Sunday 27 December 2015

Festive Musings, and why The Future is Now


I've been tweaking this post since Boxing Day, in the vain hope that I will suddenly become excited about something.
Gazing outside (there is a small window in this shed) , I notice how un-seasonal the landscape is .
It's really not conducive to the festive feeling.
The festive feeling manifests in many different ways -
One of my brothers, ensconced in a world of 24 / 7 sun and fun, sends photos of Santa hats and champagne on the beach , but whereas that normally conveys a sense of irony, this year, it is lost.
This year has no festive feeling.

There are no snowmen.
There is no frost on the ground.
It's not even proper bloody cold.

Don't get me wrong, I'm not overly attached to sub-zero temperatures and breath freezing in the air and scraping the ice from car windscreens.
But it makes a mockery of the seasonal cards with wrapped - up people scurrying through blizzards of snow , heading home, no doubt for a warming glass of festive punch .
I haven't even seen a robin, so normally associated with Xmas here in Blighty.


Robin pic from here     ©Andy Hay

With a sigh, I turn back to the pile of papers and printouts which litter my desk in the shed.
A piece about the new Star Wars film briefly catches my eye, as it is pinned by a dart to the noticeboard.

======

- [To do] Quote the festive musings post from "There are no" up to and including "in the shed.".

- [Extracted data entries]
======

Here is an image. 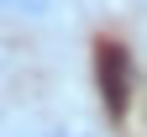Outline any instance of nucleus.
I'll return each mask as SVG.
<instances>
[{
  "label": "nucleus",
  "mask_w": 147,
  "mask_h": 137,
  "mask_svg": "<svg viewBox=\"0 0 147 137\" xmlns=\"http://www.w3.org/2000/svg\"><path fill=\"white\" fill-rule=\"evenodd\" d=\"M42 137H84V132H42Z\"/></svg>",
  "instance_id": "nucleus-3"
},
{
  "label": "nucleus",
  "mask_w": 147,
  "mask_h": 137,
  "mask_svg": "<svg viewBox=\"0 0 147 137\" xmlns=\"http://www.w3.org/2000/svg\"><path fill=\"white\" fill-rule=\"evenodd\" d=\"M0 11H5V16H32V21H37V16L53 11V0H0Z\"/></svg>",
  "instance_id": "nucleus-2"
},
{
  "label": "nucleus",
  "mask_w": 147,
  "mask_h": 137,
  "mask_svg": "<svg viewBox=\"0 0 147 137\" xmlns=\"http://www.w3.org/2000/svg\"><path fill=\"white\" fill-rule=\"evenodd\" d=\"M95 90H100L110 121H121V116L131 111V53H126L116 37H105L95 48Z\"/></svg>",
  "instance_id": "nucleus-1"
}]
</instances>
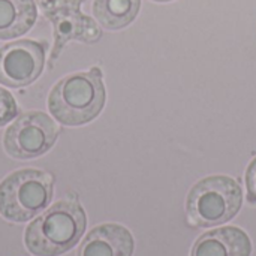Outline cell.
<instances>
[{
	"label": "cell",
	"mask_w": 256,
	"mask_h": 256,
	"mask_svg": "<svg viewBox=\"0 0 256 256\" xmlns=\"http://www.w3.org/2000/svg\"><path fill=\"white\" fill-rule=\"evenodd\" d=\"M86 226V212L76 201H58L27 226L24 243L32 255L60 256L81 240Z\"/></svg>",
	"instance_id": "obj_1"
},
{
	"label": "cell",
	"mask_w": 256,
	"mask_h": 256,
	"mask_svg": "<svg viewBox=\"0 0 256 256\" xmlns=\"http://www.w3.org/2000/svg\"><path fill=\"white\" fill-rule=\"evenodd\" d=\"M105 105L102 72L98 68L60 80L48 96V110L64 126H82L94 120Z\"/></svg>",
	"instance_id": "obj_2"
},
{
	"label": "cell",
	"mask_w": 256,
	"mask_h": 256,
	"mask_svg": "<svg viewBox=\"0 0 256 256\" xmlns=\"http://www.w3.org/2000/svg\"><path fill=\"white\" fill-rule=\"evenodd\" d=\"M52 177L40 170H18L0 183V214L22 224L44 212L52 200Z\"/></svg>",
	"instance_id": "obj_3"
},
{
	"label": "cell",
	"mask_w": 256,
	"mask_h": 256,
	"mask_svg": "<svg viewBox=\"0 0 256 256\" xmlns=\"http://www.w3.org/2000/svg\"><path fill=\"white\" fill-rule=\"evenodd\" d=\"M242 186L231 177L212 176L200 180L189 192L186 210L196 226L210 228L231 220L242 208Z\"/></svg>",
	"instance_id": "obj_4"
},
{
	"label": "cell",
	"mask_w": 256,
	"mask_h": 256,
	"mask_svg": "<svg viewBox=\"0 0 256 256\" xmlns=\"http://www.w3.org/2000/svg\"><path fill=\"white\" fill-rule=\"evenodd\" d=\"M58 136L56 122L40 111L20 116L4 132L3 147L14 159H34L46 153Z\"/></svg>",
	"instance_id": "obj_5"
},
{
	"label": "cell",
	"mask_w": 256,
	"mask_h": 256,
	"mask_svg": "<svg viewBox=\"0 0 256 256\" xmlns=\"http://www.w3.org/2000/svg\"><path fill=\"white\" fill-rule=\"evenodd\" d=\"M48 44L22 39L0 48V84L12 88L34 82L44 70Z\"/></svg>",
	"instance_id": "obj_6"
},
{
	"label": "cell",
	"mask_w": 256,
	"mask_h": 256,
	"mask_svg": "<svg viewBox=\"0 0 256 256\" xmlns=\"http://www.w3.org/2000/svg\"><path fill=\"white\" fill-rule=\"evenodd\" d=\"M134 237L122 225L105 224L93 228L82 240L78 256H132Z\"/></svg>",
	"instance_id": "obj_7"
},
{
	"label": "cell",
	"mask_w": 256,
	"mask_h": 256,
	"mask_svg": "<svg viewBox=\"0 0 256 256\" xmlns=\"http://www.w3.org/2000/svg\"><path fill=\"white\" fill-rule=\"evenodd\" d=\"M50 21L54 26V48L51 54V63L57 58V56L62 52L63 46L69 40L93 44L102 36V32L94 20L81 14L80 10L62 12L58 15H54Z\"/></svg>",
	"instance_id": "obj_8"
},
{
	"label": "cell",
	"mask_w": 256,
	"mask_h": 256,
	"mask_svg": "<svg viewBox=\"0 0 256 256\" xmlns=\"http://www.w3.org/2000/svg\"><path fill=\"white\" fill-rule=\"evenodd\" d=\"M248 234L237 226H225L202 234L192 248L190 256H250Z\"/></svg>",
	"instance_id": "obj_9"
},
{
	"label": "cell",
	"mask_w": 256,
	"mask_h": 256,
	"mask_svg": "<svg viewBox=\"0 0 256 256\" xmlns=\"http://www.w3.org/2000/svg\"><path fill=\"white\" fill-rule=\"evenodd\" d=\"M36 0H0V39L26 34L36 22Z\"/></svg>",
	"instance_id": "obj_10"
},
{
	"label": "cell",
	"mask_w": 256,
	"mask_h": 256,
	"mask_svg": "<svg viewBox=\"0 0 256 256\" xmlns=\"http://www.w3.org/2000/svg\"><path fill=\"white\" fill-rule=\"evenodd\" d=\"M141 0H94L93 14L102 27L120 30L129 26L138 15Z\"/></svg>",
	"instance_id": "obj_11"
},
{
	"label": "cell",
	"mask_w": 256,
	"mask_h": 256,
	"mask_svg": "<svg viewBox=\"0 0 256 256\" xmlns=\"http://www.w3.org/2000/svg\"><path fill=\"white\" fill-rule=\"evenodd\" d=\"M82 0H36V4L40 8L45 18L51 20L54 15L68 10H80Z\"/></svg>",
	"instance_id": "obj_12"
},
{
	"label": "cell",
	"mask_w": 256,
	"mask_h": 256,
	"mask_svg": "<svg viewBox=\"0 0 256 256\" xmlns=\"http://www.w3.org/2000/svg\"><path fill=\"white\" fill-rule=\"evenodd\" d=\"M18 114V106L14 96L0 87V126L8 124Z\"/></svg>",
	"instance_id": "obj_13"
},
{
	"label": "cell",
	"mask_w": 256,
	"mask_h": 256,
	"mask_svg": "<svg viewBox=\"0 0 256 256\" xmlns=\"http://www.w3.org/2000/svg\"><path fill=\"white\" fill-rule=\"evenodd\" d=\"M246 188H248V201L256 202V158L250 162L246 172Z\"/></svg>",
	"instance_id": "obj_14"
},
{
	"label": "cell",
	"mask_w": 256,
	"mask_h": 256,
	"mask_svg": "<svg viewBox=\"0 0 256 256\" xmlns=\"http://www.w3.org/2000/svg\"><path fill=\"white\" fill-rule=\"evenodd\" d=\"M154 2H160V3H165V2H171V0H154Z\"/></svg>",
	"instance_id": "obj_15"
}]
</instances>
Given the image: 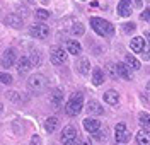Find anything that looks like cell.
I'll return each mask as SVG.
<instances>
[{
    "instance_id": "obj_1",
    "label": "cell",
    "mask_w": 150,
    "mask_h": 145,
    "mask_svg": "<svg viewBox=\"0 0 150 145\" xmlns=\"http://www.w3.org/2000/svg\"><path fill=\"white\" fill-rule=\"evenodd\" d=\"M91 28L99 36H112V33H114V26L111 22H108L106 19H101V17H92L91 19Z\"/></svg>"
},
{
    "instance_id": "obj_2",
    "label": "cell",
    "mask_w": 150,
    "mask_h": 145,
    "mask_svg": "<svg viewBox=\"0 0 150 145\" xmlns=\"http://www.w3.org/2000/svg\"><path fill=\"white\" fill-rule=\"evenodd\" d=\"M82 103H84V96L80 94V92H74L70 99L67 101V115L68 116H77L80 115V111H82Z\"/></svg>"
},
{
    "instance_id": "obj_3",
    "label": "cell",
    "mask_w": 150,
    "mask_h": 145,
    "mask_svg": "<svg viewBox=\"0 0 150 145\" xmlns=\"http://www.w3.org/2000/svg\"><path fill=\"white\" fill-rule=\"evenodd\" d=\"M80 142H82V138L79 137L75 126L67 125L63 128V132H62V144L63 145H80Z\"/></svg>"
},
{
    "instance_id": "obj_4",
    "label": "cell",
    "mask_w": 150,
    "mask_h": 145,
    "mask_svg": "<svg viewBox=\"0 0 150 145\" xmlns=\"http://www.w3.org/2000/svg\"><path fill=\"white\" fill-rule=\"evenodd\" d=\"M28 86H29L31 91H34V92H41V91H45V87H46V77L41 75V74H34V75L29 77Z\"/></svg>"
},
{
    "instance_id": "obj_5",
    "label": "cell",
    "mask_w": 150,
    "mask_h": 145,
    "mask_svg": "<svg viewBox=\"0 0 150 145\" xmlns=\"http://www.w3.org/2000/svg\"><path fill=\"white\" fill-rule=\"evenodd\" d=\"M114 138H116L118 144H126L131 138L130 130H128V126L125 125V123H118L116 125V128H114Z\"/></svg>"
},
{
    "instance_id": "obj_6",
    "label": "cell",
    "mask_w": 150,
    "mask_h": 145,
    "mask_svg": "<svg viewBox=\"0 0 150 145\" xmlns=\"http://www.w3.org/2000/svg\"><path fill=\"white\" fill-rule=\"evenodd\" d=\"M50 60L53 65H63V63H67V51L60 46H55V48H51Z\"/></svg>"
},
{
    "instance_id": "obj_7",
    "label": "cell",
    "mask_w": 150,
    "mask_h": 145,
    "mask_svg": "<svg viewBox=\"0 0 150 145\" xmlns=\"http://www.w3.org/2000/svg\"><path fill=\"white\" fill-rule=\"evenodd\" d=\"M29 34L33 38H38V39H45L50 36V28L46 24H33L29 28Z\"/></svg>"
},
{
    "instance_id": "obj_8",
    "label": "cell",
    "mask_w": 150,
    "mask_h": 145,
    "mask_svg": "<svg viewBox=\"0 0 150 145\" xmlns=\"http://www.w3.org/2000/svg\"><path fill=\"white\" fill-rule=\"evenodd\" d=\"M16 63V51L14 50H5L2 53V68H10Z\"/></svg>"
},
{
    "instance_id": "obj_9",
    "label": "cell",
    "mask_w": 150,
    "mask_h": 145,
    "mask_svg": "<svg viewBox=\"0 0 150 145\" xmlns=\"http://www.w3.org/2000/svg\"><path fill=\"white\" fill-rule=\"evenodd\" d=\"M133 10V5H131V0H121L118 4V16L120 17H128Z\"/></svg>"
},
{
    "instance_id": "obj_10",
    "label": "cell",
    "mask_w": 150,
    "mask_h": 145,
    "mask_svg": "<svg viewBox=\"0 0 150 145\" xmlns=\"http://www.w3.org/2000/svg\"><path fill=\"white\" fill-rule=\"evenodd\" d=\"M130 48L135 51V53H143L145 51V39L142 38V36H135V38L130 41Z\"/></svg>"
},
{
    "instance_id": "obj_11",
    "label": "cell",
    "mask_w": 150,
    "mask_h": 145,
    "mask_svg": "<svg viewBox=\"0 0 150 145\" xmlns=\"http://www.w3.org/2000/svg\"><path fill=\"white\" fill-rule=\"evenodd\" d=\"M50 103L55 108H60L63 103V91L62 89H53L51 94H50Z\"/></svg>"
},
{
    "instance_id": "obj_12",
    "label": "cell",
    "mask_w": 150,
    "mask_h": 145,
    "mask_svg": "<svg viewBox=\"0 0 150 145\" xmlns=\"http://www.w3.org/2000/svg\"><path fill=\"white\" fill-rule=\"evenodd\" d=\"M31 58H26V57H21L17 62V72L19 75H26L29 72V68H31Z\"/></svg>"
},
{
    "instance_id": "obj_13",
    "label": "cell",
    "mask_w": 150,
    "mask_h": 145,
    "mask_svg": "<svg viewBox=\"0 0 150 145\" xmlns=\"http://www.w3.org/2000/svg\"><path fill=\"white\" fill-rule=\"evenodd\" d=\"M87 113H89V115L97 116V115H103V113H104V109H103V106H101V104H99L97 101L91 99V101L87 103Z\"/></svg>"
},
{
    "instance_id": "obj_14",
    "label": "cell",
    "mask_w": 150,
    "mask_h": 145,
    "mask_svg": "<svg viewBox=\"0 0 150 145\" xmlns=\"http://www.w3.org/2000/svg\"><path fill=\"white\" fill-rule=\"evenodd\" d=\"M84 128L89 132V133H96L97 130H101V123L97 120H92V118H85L84 120Z\"/></svg>"
},
{
    "instance_id": "obj_15",
    "label": "cell",
    "mask_w": 150,
    "mask_h": 145,
    "mask_svg": "<svg viewBox=\"0 0 150 145\" xmlns=\"http://www.w3.org/2000/svg\"><path fill=\"white\" fill-rule=\"evenodd\" d=\"M104 101L108 103V104H111V106H116L118 103H120V94L116 92V91H106L104 92Z\"/></svg>"
},
{
    "instance_id": "obj_16",
    "label": "cell",
    "mask_w": 150,
    "mask_h": 145,
    "mask_svg": "<svg viewBox=\"0 0 150 145\" xmlns=\"http://www.w3.org/2000/svg\"><path fill=\"white\" fill-rule=\"evenodd\" d=\"M5 24L7 26H10V28H22V19L19 17V16H16V14H9L7 17H5Z\"/></svg>"
},
{
    "instance_id": "obj_17",
    "label": "cell",
    "mask_w": 150,
    "mask_h": 145,
    "mask_svg": "<svg viewBox=\"0 0 150 145\" xmlns=\"http://www.w3.org/2000/svg\"><path fill=\"white\" fill-rule=\"evenodd\" d=\"M67 51H68L70 55H80V53H82L80 43H79V41H75V39L67 41Z\"/></svg>"
},
{
    "instance_id": "obj_18",
    "label": "cell",
    "mask_w": 150,
    "mask_h": 145,
    "mask_svg": "<svg viewBox=\"0 0 150 145\" xmlns=\"http://www.w3.org/2000/svg\"><path fill=\"white\" fill-rule=\"evenodd\" d=\"M77 70H79L80 75H87V74L91 72V63H89V60H87V58H80V60L77 62Z\"/></svg>"
},
{
    "instance_id": "obj_19",
    "label": "cell",
    "mask_w": 150,
    "mask_h": 145,
    "mask_svg": "<svg viewBox=\"0 0 150 145\" xmlns=\"http://www.w3.org/2000/svg\"><path fill=\"white\" fill-rule=\"evenodd\" d=\"M137 144L138 145H150V130H140L137 133Z\"/></svg>"
},
{
    "instance_id": "obj_20",
    "label": "cell",
    "mask_w": 150,
    "mask_h": 145,
    "mask_svg": "<svg viewBox=\"0 0 150 145\" xmlns=\"http://www.w3.org/2000/svg\"><path fill=\"white\" fill-rule=\"evenodd\" d=\"M118 74H120V77L125 79V80H131V72H130L128 63H118Z\"/></svg>"
},
{
    "instance_id": "obj_21",
    "label": "cell",
    "mask_w": 150,
    "mask_h": 145,
    "mask_svg": "<svg viewBox=\"0 0 150 145\" xmlns=\"http://www.w3.org/2000/svg\"><path fill=\"white\" fill-rule=\"evenodd\" d=\"M104 82V72L101 68H94L92 72V84L94 86H101Z\"/></svg>"
},
{
    "instance_id": "obj_22",
    "label": "cell",
    "mask_w": 150,
    "mask_h": 145,
    "mask_svg": "<svg viewBox=\"0 0 150 145\" xmlns=\"http://www.w3.org/2000/svg\"><path fill=\"white\" fill-rule=\"evenodd\" d=\"M56 126H58V118H55V116H50L45 121V128H46L48 133H53L56 130Z\"/></svg>"
},
{
    "instance_id": "obj_23",
    "label": "cell",
    "mask_w": 150,
    "mask_h": 145,
    "mask_svg": "<svg viewBox=\"0 0 150 145\" xmlns=\"http://www.w3.org/2000/svg\"><path fill=\"white\" fill-rule=\"evenodd\" d=\"M138 121L145 130H150V115L149 113H140L138 115Z\"/></svg>"
},
{
    "instance_id": "obj_24",
    "label": "cell",
    "mask_w": 150,
    "mask_h": 145,
    "mask_svg": "<svg viewBox=\"0 0 150 145\" xmlns=\"http://www.w3.org/2000/svg\"><path fill=\"white\" fill-rule=\"evenodd\" d=\"M126 63H128V67L133 68V70H140V67H142L140 62L133 57V55H126Z\"/></svg>"
},
{
    "instance_id": "obj_25",
    "label": "cell",
    "mask_w": 150,
    "mask_h": 145,
    "mask_svg": "<svg viewBox=\"0 0 150 145\" xmlns=\"http://www.w3.org/2000/svg\"><path fill=\"white\" fill-rule=\"evenodd\" d=\"M84 31H85V28H84V24H82V22H75L74 26L70 28V33H72V34H75V36L84 34Z\"/></svg>"
},
{
    "instance_id": "obj_26",
    "label": "cell",
    "mask_w": 150,
    "mask_h": 145,
    "mask_svg": "<svg viewBox=\"0 0 150 145\" xmlns=\"http://www.w3.org/2000/svg\"><path fill=\"white\" fill-rule=\"evenodd\" d=\"M108 75H109L111 79H118L120 77V74H118V65L109 63V65H108Z\"/></svg>"
},
{
    "instance_id": "obj_27",
    "label": "cell",
    "mask_w": 150,
    "mask_h": 145,
    "mask_svg": "<svg viewBox=\"0 0 150 145\" xmlns=\"http://www.w3.org/2000/svg\"><path fill=\"white\" fill-rule=\"evenodd\" d=\"M34 16H36L38 21H46V19H50V12H48V10H45V9H38L36 12H34Z\"/></svg>"
},
{
    "instance_id": "obj_28",
    "label": "cell",
    "mask_w": 150,
    "mask_h": 145,
    "mask_svg": "<svg viewBox=\"0 0 150 145\" xmlns=\"http://www.w3.org/2000/svg\"><path fill=\"white\" fill-rule=\"evenodd\" d=\"M31 63L33 65H39L41 63V53H38L36 50H33V53H31Z\"/></svg>"
},
{
    "instance_id": "obj_29",
    "label": "cell",
    "mask_w": 150,
    "mask_h": 145,
    "mask_svg": "<svg viewBox=\"0 0 150 145\" xmlns=\"http://www.w3.org/2000/svg\"><path fill=\"white\" fill-rule=\"evenodd\" d=\"M135 28H137V26H135L133 22H126V24H123V31H125V33H133Z\"/></svg>"
},
{
    "instance_id": "obj_30",
    "label": "cell",
    "mask_w": 150,
    "mask_h": 145,
    "mask_svg": "<svg viewBox=\"0 0 150 145\" xmlns=\"http://www.w3.org/2000/svg\"><path fill=\"white\" fill-rule=\"evenodd\" d=\"M104 135H106V132L104 130H97L96 133H92V137L96 140H104Z\"/></svg>"
},
{
    "instance_id": "obj_31",
    "label": "cell",
    "mask_w": 150,
    "mask_h": 145,
    "mask_svg": "<svg viewBox=\"0 0 150 145\" xmlns=\"http://www.w3.org/2000/svg\"><path fill=\"white\" fill-rule=\"evenodd\" d=\"M31 145H41V138H39V135H33L31 137Z\"/></svg>"
},
{
    "instance_id": "obj_32",
    "label": "cell",
    "mask_w": 150,
    "mask_h": 145,
    "mask_svg": "<svg viewBox=\"0 0 150 145\" xmlns=\"http://www.w3.org/2000/svg\"><path fill=\"white\" fill-rule=\"evenodd\" d=\"M2 82H4V84H10V82H12V77H10L9 74H2Z\"/></svg>"
},
{
    "instance_id": "obj_33",
    "label": "cell",
    "mask_w": 150,
    "mask_h": 145,
    "mask_svg": "<svg viewBox=\"0 0 150 145\" xmlns=\"http://www.w3.org/2000/svg\"><path fill=\"white\" fill-rule=\"evenodd\" d=\"M142 19L149 21V22H150V9H145L143 12H142Z\"/></svg>"
},
{
    "instance_id": "obj_34",
    "label": "cell",
    "mask_w": 150,
    "mask_h": 145,
    "mask_svg": "<svg viewBox=\"0 0 150 145\" xmlns=\"http://www.w3.org/2000/svg\"><path fill=\"white\" fill-rule=\"evenodd\" d=\"M7 97H9L10 101H17V92L10 91V92H7Z\"/></svg>"
},
{
    "instance_id": "obj_35",
    "label": "cell",
    "mask_w": 150,
    "mask_h": 145,
    "mask_svg": "<svg viewBox=\"0 0 150 145\" xmlns=\"http://www.w3.org/2000/svg\"><path fill=\"white\" fill-rule=\"evenodd\" d=\"M143 58H145V60H150V48H145V51H143Z\"/></svg>"
},
{
    "instance_id": "obj_36",
    "label": "cell",
    "mask_w": 150,
    "mask_h": 145,
    "mask_svg": "<svg viewBox=\"0 0 150 145\" xmlns=\"http://www.w3.org/2000/svg\"><path fill=\"white\" fill-rule=\"evenodd\" d=\"M80 145H92V144H91V140H89V138H82Z\"/></svg>"
},
{
    "instance_id": "obj_37",
    "label": "cell",
    "mask_w": 150,
    "mask_h": 145,
    "mask_svg": "<svg viewBox=\"0 0 150 145\" xmlns=\"http://www.w3.org/2000/svg\"><path fill=\"white\" fill-rule=\"evenodd\" d=\"M145 38L149 39V43H150V31H149V29H147V31H145Z\"/></svg>"
},
{
    "instance_id": "obj_38",
    "label": "cell",
    "mask_w": 150,
    "mask_h": 145,
    "mask_svg": "<svg viewBox=\"0 0 150 145\" xmlns=\"http://www.w3.org/2000/svg\"><path fill=\"white\" fill-rule=\"evenodd\" d=\"M147 92H149V96H150V80H149V84H147Z\"/></svg>"
}]
</instances>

======

- [The result]
There are no snowmen.
There is no frost on the ground.
It's not even proper bloody cold.

Don't get me wrong, I'm not overly attached to sub-zero temperatures and breath freezing in the air and scraping the ice from car windscreens.
But it makes a mockery of the seasonal cards with wrapped - up people scurrying through blizzards of snow , heading home, no doubt for a warming glass of festive punch .
I haven't even seen a robin, so normally associated with Xmas here in Blighty.


Robin pic from here     ©Andy Hay

With a sigh, I turn back to the pile of papers and printouts which litter my desk in the shed.